Excerpts from a dataset:
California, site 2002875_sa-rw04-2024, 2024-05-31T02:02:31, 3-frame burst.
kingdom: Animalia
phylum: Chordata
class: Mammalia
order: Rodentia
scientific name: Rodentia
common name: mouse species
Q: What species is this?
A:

_YOUR OBJECTIVE_: Whatever appears in the data above should be set down again exactly.

_OUTPUT OF THE TASK_:
California, site 2002875_sa-rw04-2024, 2024-05-31T02:02:31, 3-frame burst.
kingdom: Animalia
phylum: Chordata
class: Mammalia
order: Rodentia
scientific name: Rodentia
common name: mouse species
Q: What species is this?
A:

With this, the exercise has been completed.